# посоветуйте: модем ADSL без проблем совместимый с linux

## bobdva

Собираюсь подключится к интернет через ADSL интересует какой модем взять, чтобы не было танцев с бубнами и прочей фигнёй (т.е чтобы "дрова" под него принципиально были и его видело/понимало ядро и система в целом)

маны под ADSL vs Linux читаю

----------

## Camp

у меня Zyxel OMNI ADSL LAN EE

собрал ядрышко с ppp поставил rp-pppoe и все работает  :Very Happy: 

----------

## Ernillew

Любой LAN логично?

А USB это и не модемы, например у тех что МТУ студентам со скидками давало просто все делается софтверно загружая в память прошивку мопеда, ну разве это модем?

----------

## dish

Согласен, это как с вынь-модемами

Только USB дешевле, чем LAN  :Smile: 

Маленький хинт:

на Митинском рынке продают б/у LAN-ADSL модемы по отличным ценам.

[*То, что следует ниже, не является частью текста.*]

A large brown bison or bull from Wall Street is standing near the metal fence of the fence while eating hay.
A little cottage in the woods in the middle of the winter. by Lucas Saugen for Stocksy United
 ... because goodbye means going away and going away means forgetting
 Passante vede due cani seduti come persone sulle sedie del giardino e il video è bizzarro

Несколько друзей там брали, никаких проблем.

----------

## Ernillew

Dish, да ладно зачем б/у?

D-Link я свой брал за 50 баксов, это тебе не ZyXEL за 75-100, зато там стоит тоже GNU/Linux и я знаю что в модеме  :Smile: 

----------

## Daimondie

Через eagle-usb можно без проблем подключить Huawei SmartAX MT810.

----------

## Tariel

Главное не USB. Желательно с возможностью использования как роутер, тогда не будешь заморачиваться с настройкой ppp и rp-pppoe.  Уже третий год юзаю ECI B-Focus 270, за это время сменил трёх провайдеров ADSL в двух странах и никаких проблем. В своё время получил как бридж от провайдера, перенастроил на роутер, один раз забиваешь настройки провайдера и при включении через 20-30 сек. уже в сети. До этого был USB, так под офтопом мучался, а под линуксом вообще не смог настроить.

----------

## africa

 *Tariel wrote:*   

> Желательно с возможностью использования как роутер.

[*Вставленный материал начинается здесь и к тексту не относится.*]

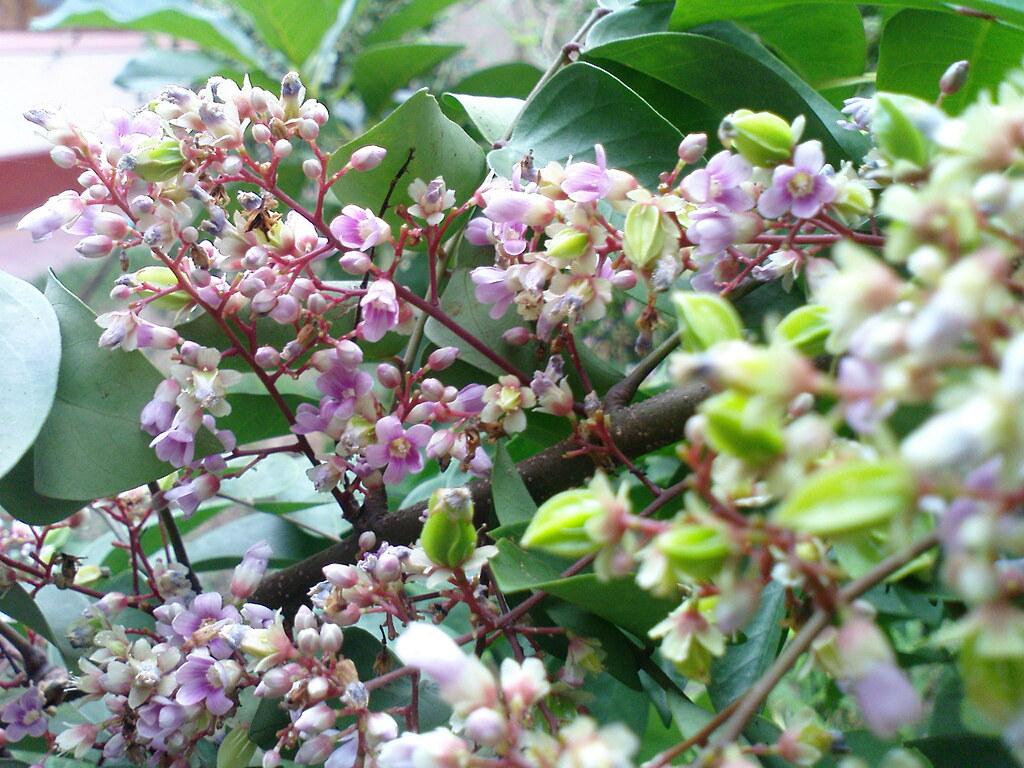 Kamaranka flowers | Averrhoa carambola / Star Fruit | Mahesh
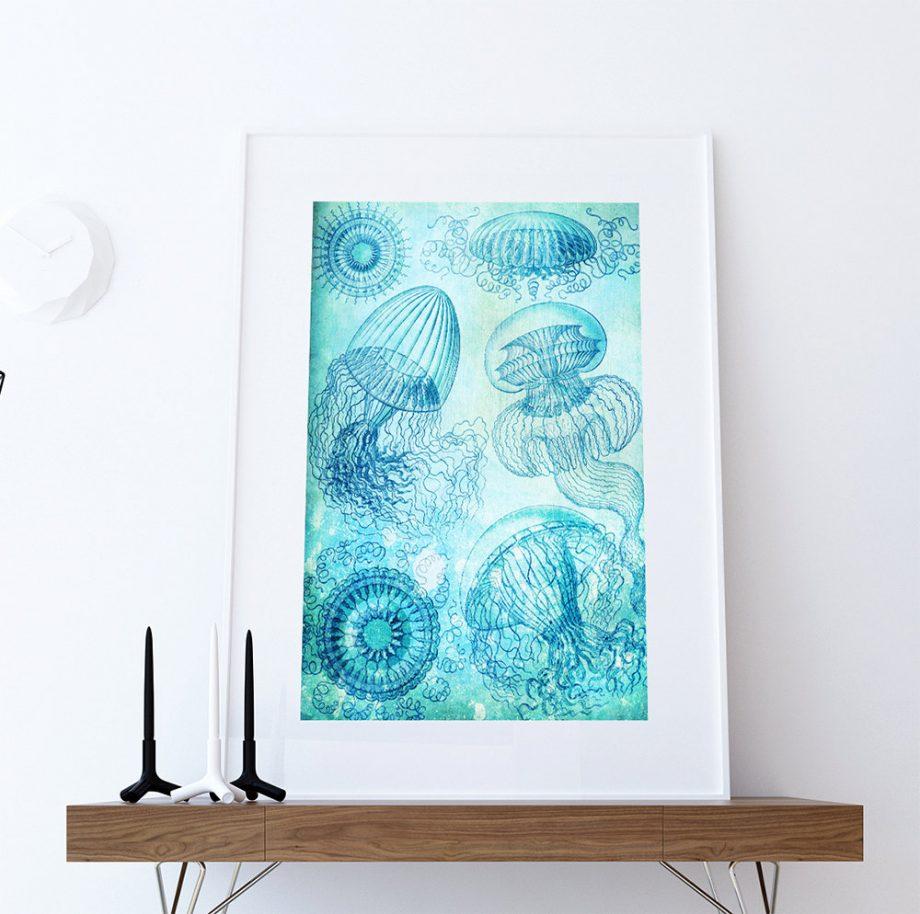 Ernst Haeckel Leptomedusae Print Jelly Fish Art Vintage Nautical Decor Ocean Wall Art - Giclee Print on Canvas & Satin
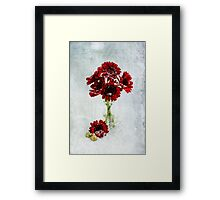 Christmas Flowers  Framed Print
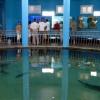 Севастопольский морской аквариум. Фото crimeamap.ru
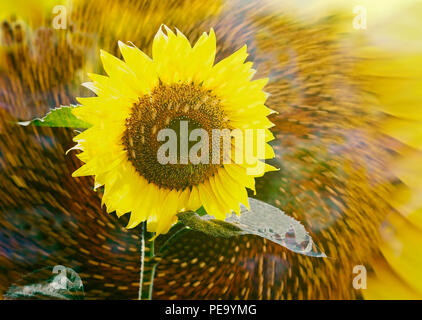 sunflower spinning - Stock Photo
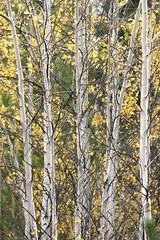 young-aspen (JeremyOK) Tags: aspen trees forest trunks bark fall autumn princeton bc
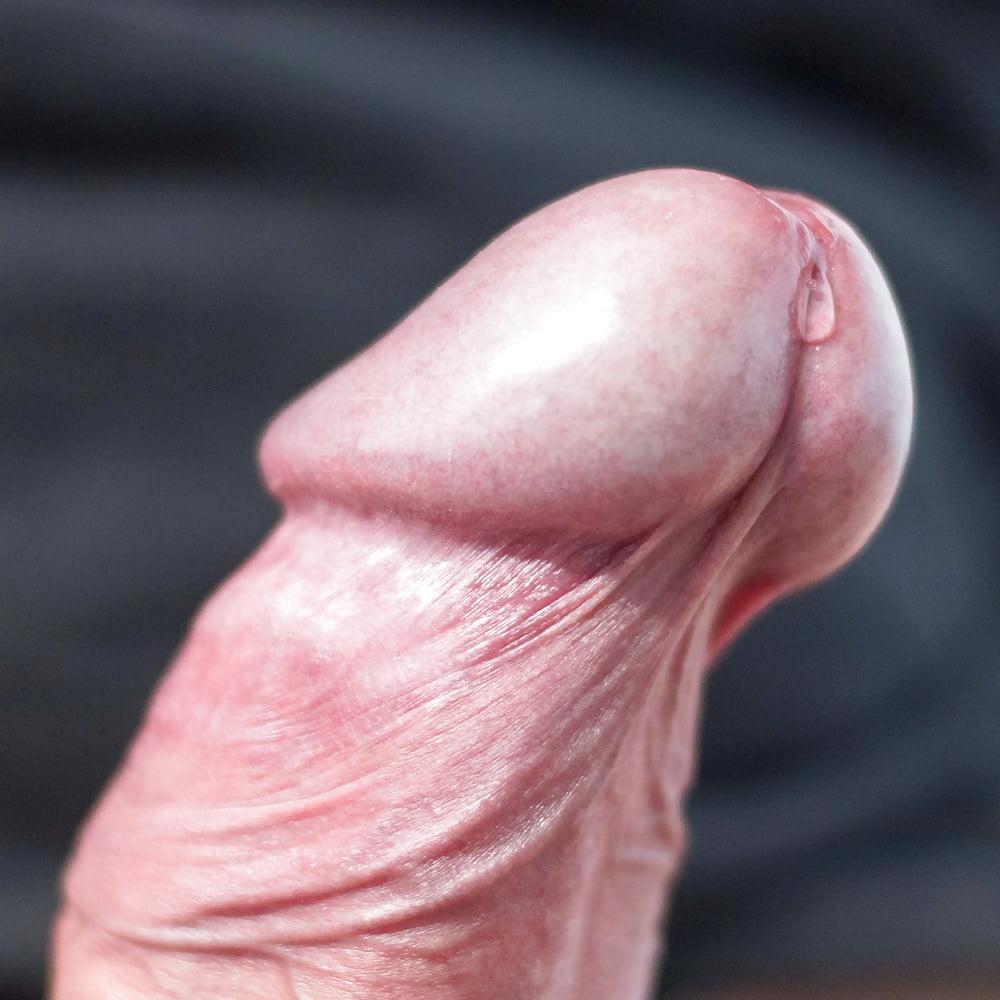 Penis with precum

  батя не гони так сильно такая лажа никому не нужна потому как тормозить будет сматчно когда по 1000 сесий за раз открывать. качкам такова гавна ненада

----------

## viy

2africa: О! Вы говорите по-французки?

----------

## rusxakep

Сижу на стриме - юзаю DLink G604T - очень удобно:

сам комп через кабель

друзья и КПК через Wifi

все быстро и надежно.

BTW: Позволяет юзать себя как роутер и как прозрачный мост. Выбрал первый вариант - благо pppOe ставить не надо.

----------

## Davidov

 *Quote:*   

> у меня Zyxel OMNI ADSL LAN EE
> 
> собрал ядрышко с ppp поставил rp-pppoe и все работает 

 

А можно было настроить как роутер (см. http://www.exler.ru/expromt/17-08-2004.htm, под линуксом ни чем не отличается) и ничего даже не ставить (по желанию даже DHCP клиента поднять, чтоб не задавать статический IP).

Zyxel рулит. D-LINK у многих виснет.  :Sad: 

(сейчас в меня полетят камни, но сам видел людей у которых вис, с руками у них все в порядке; вот почему-то Zyxel не виснет ни у кого)

----------

## Ernillew

Davidov, а я у себя видел совершенно не виснуший D-Link и виснущие ZyXEL...

А вообще на ZyXEL какая-то невразумительная своя OS, а на D-Link стоит GNU/Linux в котором лично я уверен, а если надо будет и прошивку сделаю сам новую  :Smile: 

----------